**Extracted records:**
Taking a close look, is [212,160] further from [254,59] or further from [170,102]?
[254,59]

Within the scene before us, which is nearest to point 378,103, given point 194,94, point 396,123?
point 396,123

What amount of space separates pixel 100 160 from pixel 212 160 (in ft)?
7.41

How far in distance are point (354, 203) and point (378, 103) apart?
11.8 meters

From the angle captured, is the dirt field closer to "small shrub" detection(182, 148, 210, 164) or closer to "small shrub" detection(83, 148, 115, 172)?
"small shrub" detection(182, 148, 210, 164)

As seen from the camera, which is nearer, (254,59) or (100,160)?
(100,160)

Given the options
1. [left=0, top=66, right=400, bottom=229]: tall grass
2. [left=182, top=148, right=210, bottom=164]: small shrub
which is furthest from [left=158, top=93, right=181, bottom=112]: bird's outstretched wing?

**Description of the task:**
Edit the data from the line containing "Given the options" through the end, replacing "tall grass" with "dry grass" and leaving everything else unchanged.

**The output:**
Given the options
1. [left=0, top=66, right=400, bottom=229]: dry grass
2. [left=182, top=148, right=210, bottom=164]: small shrub
which is furthest from [left=158, top=93, right=181, bottom=112]: bird's outstretched wing?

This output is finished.